Privacy & Information Security Law Blog

UPDATE: On September 29, 2020, California Governor Gavin Newsom vetoed AB 1138.

On September 8, 2020, AB 1138, the Parent’s Accountability and Child Protection Act, was enrolled and presented to the California Governor for signature. If signed into law by the Governor, the bill would require a business that operates a social media website or application, beginning July 1, 2021, to obtain verifiable parental consent for California-based children that the business “actually knows” are under 13 years of age (hereafter, “Children”). The bill defines “social media” to mean an electronic service or account held open to the general public to post, on either a public or semi-public page dedicated to a particular user, electronic content or communication, including but not limited to videos, photos or messages intended to facilitate the sharing of information, ideas, personal messages or other content.

Under the bill, businesses that willfully disregard a consumer’s age will be deemed to have actual knowledge of the consumer’s age.
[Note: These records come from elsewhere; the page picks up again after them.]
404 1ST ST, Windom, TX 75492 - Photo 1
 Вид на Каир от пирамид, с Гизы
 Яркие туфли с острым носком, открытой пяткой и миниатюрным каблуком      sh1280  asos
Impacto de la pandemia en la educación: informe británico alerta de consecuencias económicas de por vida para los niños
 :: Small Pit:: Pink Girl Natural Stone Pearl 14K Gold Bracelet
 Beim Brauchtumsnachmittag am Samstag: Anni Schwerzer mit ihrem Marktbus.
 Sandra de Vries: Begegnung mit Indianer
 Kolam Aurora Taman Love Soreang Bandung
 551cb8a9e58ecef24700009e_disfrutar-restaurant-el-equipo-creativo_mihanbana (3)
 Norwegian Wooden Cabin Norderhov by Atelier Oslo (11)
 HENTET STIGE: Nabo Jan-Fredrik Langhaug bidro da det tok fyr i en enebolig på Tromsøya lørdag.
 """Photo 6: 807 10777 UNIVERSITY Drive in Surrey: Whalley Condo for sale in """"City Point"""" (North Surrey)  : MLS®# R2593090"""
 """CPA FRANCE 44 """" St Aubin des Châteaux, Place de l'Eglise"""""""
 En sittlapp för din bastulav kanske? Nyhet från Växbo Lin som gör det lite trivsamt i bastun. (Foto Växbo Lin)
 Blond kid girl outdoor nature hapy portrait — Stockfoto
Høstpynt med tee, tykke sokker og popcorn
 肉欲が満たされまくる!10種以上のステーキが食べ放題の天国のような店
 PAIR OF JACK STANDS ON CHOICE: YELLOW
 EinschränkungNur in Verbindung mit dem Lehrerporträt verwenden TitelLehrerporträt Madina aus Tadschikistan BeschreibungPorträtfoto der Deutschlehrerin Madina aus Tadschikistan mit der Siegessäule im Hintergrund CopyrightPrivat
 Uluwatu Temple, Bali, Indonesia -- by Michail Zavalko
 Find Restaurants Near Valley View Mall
Consent must be obtained from the parent or guardian before an account is created and using a method that includes reasonable measures to ensure that the person providing consent is the parent or guardian of the California Child.

The bill would explicitly permit businesses to require the parent or guardian to implement any of the below measures for purposes of ensuring the person providing consent is the parent or legal guardian of the California Child:

• Sign and send a consent form via fax, U.S. mail or electronic scan;
• Provide a credit or debit card or other online payment system information that would provide the parent or guardian notification of each separate transaction made using the account;
• Call a toll-free number or connect via video conference;
• Provide a copy of a government-issued identification card that the business may check against a database (provided that the business deletes the identification card from its records after the verification process is complete);
• Answer a series of knowledge-based challenge questions that would be difficult for someone other than the legal guardian of the minor to answer;
• Provide a copy of a photographic identification card that the person or business can compare to another photograph submitted by the parent or guardian using facial recognition technology; or
• Provide verifiable parental consent that complies with the Children’s Online Privacy Protection Act of 1998.

The bill also would prohibit the business from using or retaining the information obtained for any purpose other than obtaining the required consent.

AB 1138 initially was introduced in February 2019, but the bill failed to pass the Assembly Floor in September 2019 following Senate amendments. The bill was granted reconsideration on August 30, 2020, and the Senate amendments were concurred in by the Assembly the same day. The bill author stated, “AB 1138 aligns state and federal law, closes […] loopholes, and standardizes compliance mechanisms by requiring social media providers to receive parental consent before allowing minors under the age of 13 to create social media accounts.”